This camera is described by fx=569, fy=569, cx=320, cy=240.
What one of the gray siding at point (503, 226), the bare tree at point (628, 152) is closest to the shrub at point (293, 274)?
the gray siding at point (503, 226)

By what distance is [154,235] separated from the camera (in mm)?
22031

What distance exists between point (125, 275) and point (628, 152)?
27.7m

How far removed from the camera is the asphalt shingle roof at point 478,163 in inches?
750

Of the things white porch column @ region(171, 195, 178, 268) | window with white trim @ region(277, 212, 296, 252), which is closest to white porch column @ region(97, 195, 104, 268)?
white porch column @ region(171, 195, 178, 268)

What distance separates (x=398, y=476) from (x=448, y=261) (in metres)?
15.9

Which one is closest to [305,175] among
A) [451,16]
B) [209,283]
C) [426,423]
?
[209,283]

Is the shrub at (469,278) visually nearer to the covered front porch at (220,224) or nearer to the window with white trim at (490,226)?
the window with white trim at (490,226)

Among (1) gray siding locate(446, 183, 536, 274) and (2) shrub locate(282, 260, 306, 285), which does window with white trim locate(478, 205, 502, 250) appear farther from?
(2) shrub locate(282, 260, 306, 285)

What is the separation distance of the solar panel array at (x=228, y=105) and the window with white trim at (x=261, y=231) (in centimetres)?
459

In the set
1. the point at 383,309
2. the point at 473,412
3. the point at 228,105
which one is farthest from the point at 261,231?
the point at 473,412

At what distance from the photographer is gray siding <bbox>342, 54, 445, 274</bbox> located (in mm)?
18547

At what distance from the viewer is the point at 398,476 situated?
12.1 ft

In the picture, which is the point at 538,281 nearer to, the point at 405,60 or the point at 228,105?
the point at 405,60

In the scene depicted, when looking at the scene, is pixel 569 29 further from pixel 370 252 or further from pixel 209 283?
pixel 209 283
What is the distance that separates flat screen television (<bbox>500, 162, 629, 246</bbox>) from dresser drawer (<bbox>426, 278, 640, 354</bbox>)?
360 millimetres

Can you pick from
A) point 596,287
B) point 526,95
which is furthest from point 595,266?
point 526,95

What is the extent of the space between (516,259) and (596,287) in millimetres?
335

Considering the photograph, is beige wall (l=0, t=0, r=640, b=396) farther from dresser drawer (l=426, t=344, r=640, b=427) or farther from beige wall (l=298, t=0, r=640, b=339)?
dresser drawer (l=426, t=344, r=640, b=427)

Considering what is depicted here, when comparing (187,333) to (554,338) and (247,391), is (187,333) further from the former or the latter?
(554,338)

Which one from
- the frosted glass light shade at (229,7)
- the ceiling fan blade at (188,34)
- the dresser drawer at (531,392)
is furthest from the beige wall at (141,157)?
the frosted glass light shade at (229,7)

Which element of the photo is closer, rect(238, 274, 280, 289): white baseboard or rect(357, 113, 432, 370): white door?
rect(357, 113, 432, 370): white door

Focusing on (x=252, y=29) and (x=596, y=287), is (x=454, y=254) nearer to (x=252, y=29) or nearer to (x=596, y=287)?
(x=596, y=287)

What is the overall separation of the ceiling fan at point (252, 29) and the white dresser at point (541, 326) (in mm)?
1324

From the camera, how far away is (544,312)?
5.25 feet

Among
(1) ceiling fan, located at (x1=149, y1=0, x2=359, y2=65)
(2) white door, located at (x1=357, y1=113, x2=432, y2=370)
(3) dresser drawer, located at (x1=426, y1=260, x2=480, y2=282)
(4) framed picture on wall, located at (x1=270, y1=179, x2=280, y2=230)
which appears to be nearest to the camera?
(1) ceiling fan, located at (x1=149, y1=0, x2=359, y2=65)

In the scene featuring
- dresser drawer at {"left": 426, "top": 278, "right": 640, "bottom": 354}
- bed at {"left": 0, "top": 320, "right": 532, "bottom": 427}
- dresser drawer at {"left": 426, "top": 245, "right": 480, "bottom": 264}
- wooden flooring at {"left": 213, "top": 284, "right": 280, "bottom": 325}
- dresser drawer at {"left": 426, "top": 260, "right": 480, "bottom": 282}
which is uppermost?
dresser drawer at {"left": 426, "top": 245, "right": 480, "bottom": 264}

__Task description__
Please revise the material from the line containing "Focusing on (x=252, y=29)" through the end, swapping "wooden flooring" for "hardwood floor" and leaving everything else unchanged.

__Output for this task__
Focusing on (x=252, y=29) and (x=596, y=287), is (x=454, y=254) nearer to (x=252, y=29) or nearer to (x=596, y=287)?
(x=596, y=287)

What is the overall separation of the ceiling fan at point (252, 29) and the white dresser at point (541, 326) (in mm)?
1324

From the camera, how far away is (544,312)?
5.25 feet

Among
(1) ceiling fan, located at (x1=149, y1=0, x2=359, y2=65)
(2) white door, located at (x1=357, y1=113, x2=432, y2=370)
(3) dresser drawer, located at (x1=426, y1=260, x2=480, y2=282)
(4) framed picture on wall, located at (x1=270, y1=179, x2=280, y2=230)
which appears to be nearest to the camera?
(1) ceiling fan, located at (x1=149, y1=0, x2=359, y2=65)

In the scene featuring
- dresser drawer at {"left": 426, "top": 278, "right": 640, "bottom": 354}
- bed at {"left": 0, "top": 320, "right": 532, "bottom": 427}
- dresser drawer at {"left": 426, "top": 245, "right": 480, "bottom": 264}
- hardwood floor at {"left": 213, "top": 284, "right": 280, "bottom": 325}
- dresser drawer at {"left": 426, "top": 260, "right": 480, "bottom": 282}
which is uppermost?
dresser drawer at {"left": 426, "top": 245, "right": 480, "bottom": 264}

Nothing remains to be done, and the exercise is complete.